Performing ridge regression just involves using the glmnet() function specifying alpha = 0 (for ridge).

ridge = glmnet(x, y, alpha = 0)

To use a different number of \(\lambda\), change parameter nlambda which is 100 by default.

Extracting Information

names(ridge)
##  [1] "a0"        "beta"      "df"        "dim"       "lambda"    "dev.ratio"
##  [7] "nulldev"   "npasses"   "jerr"      "offset"    "call"      "nobs"
  • ridge$beta contains the values of the coefficients under each \(\lambda\) (use ridge$beta[,1:3] to see first 3 for example).
  • coef(ridge) contains exact same information as ridge$beta but also includes intercept estimates.
  • ridge$lambda contains the grid of all \(\lambda\) values that were used.

5.1.1 Performing Lasso regression

Very similar to ridge but with alpha = 1 in glmnet(), which is the default so doesn’t need to be specified.

y = Hitters$Salary
x = model.matrix(Salary~., Hitters)[,-1]
lasso = glmnet(x, y)

Plotting Regularisation Paths

xvar = 'lambda' specifies to plot coefficient values against Log \(\lambda\), otherwise the default xvar is the \(L_1\) Norm. Below are two examples, it is the exact same method for ridge and lasso

Ridge Coefficients Against Log \(\lambda\)

plot(ridge, xvar = 'lambda')

Lasso Coefficients Against \(L_1\) Norm

plot(lasso)

Cross-Validation

To find best \(\lambda\) with cross-validation, use cv.glmnet() instead.

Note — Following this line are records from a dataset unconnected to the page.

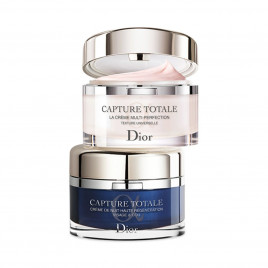 Dior - Capture Totale Day and Night Cream Duo (2 x 50ml)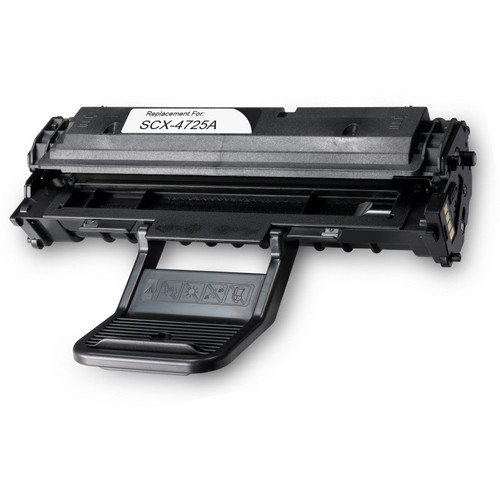 Compatible replacement for Samsung SCX-4725A black laser toner cartridge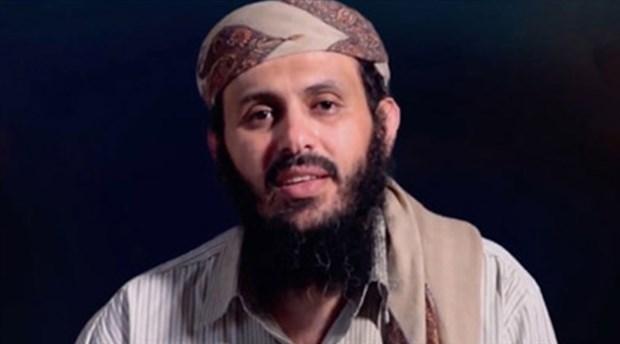ABD: El Kaide lideri Kasım el-Rimi Yemen'de öldürüldü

ridge.cv = cv.glmnet(x, y, alpha=0)
names(ridge.cv)
##  [1] "lambda"     "cvm"        "cvsd"       "cvup"       "cvlo"      
##  [6] "nzero"      "call"       "name"       "glmnet.fit" "lambda.min"
## [11] "lambda.1se" "index"
  • ridge.cv$lambda.min gives the optimal \(\lambda\).
  • ridge.cv$lambda.1se gives the maximum \(\lambda\) 1 standard-error away from optimal lambda.

Plotting

In the plot below, the left dotted line highlights value of lambda.min and the right dotted line hightlights value of lambda.1se.

plot(ridge.cv)
abline( h = ridge.cv$cvup[ridge.cv$index[1]], lty = 4 )

To add these to the plots of coefficients against Log \(\lambda\),

plot(ridge, xvar = 'lambda')
abline(v = log(ridge.cv$lambda.min), lty = 3) # careful to use the log here and below
abline(v = log(ridge.cv$lambda.1se), lty = 3)

5.1.2 Comparing Predictive Performance For Different \(\lambda\)s

See another example of this method applied to BSS, Ridge, Lasso and PCR at end of this chapter.

repetitions = 50
mse.1 = c()
mse.2 = c()

set.seed(1)                
for(i in 1:repetitions){
  
  # Step (i) random data splitting
  training.obs = sample(1:263,  175)
  y.train = Hitters$Salary[training.obs]
  x.train = model.matrix(Salary~., Hitters[training.obs, ])[,-1]
  y.test = Hitters$Salary[-training.obs]
  x.test = model.matrix(Salary~., Hitters[-training.obs, ])[,-1]
  
  # Step (ii) training phase
  lasso.train = cv.glmnet(x.train, y.train)
  
  # Step (iii) generating predictions
  predict.1 = predict(lasso.train, x.test, s = 'lambda.min')
  predict.2 = predict(lasso.train, x.test, s = 'lambda.1se')
  
  # Step (iv) evaluating predictive performance
  mse.1[i] = mean((y.test-predict.1)^2)
  mse.2[i] = mean((y.test-predict.2)^2)
}

boxplot(mse.1, mse.2, names = c('min-CV lasso','1-se lasso'), 
        ylab = 'Test MSE', col = 7)

5.2 Principal Component Analysis

This section contains many examples from practical 3. We use seatpos (38x9 dimension and no missing values) data from faraway package.

library(faraway)

To perform principal component analysis without cross-validation, use prcomp() function.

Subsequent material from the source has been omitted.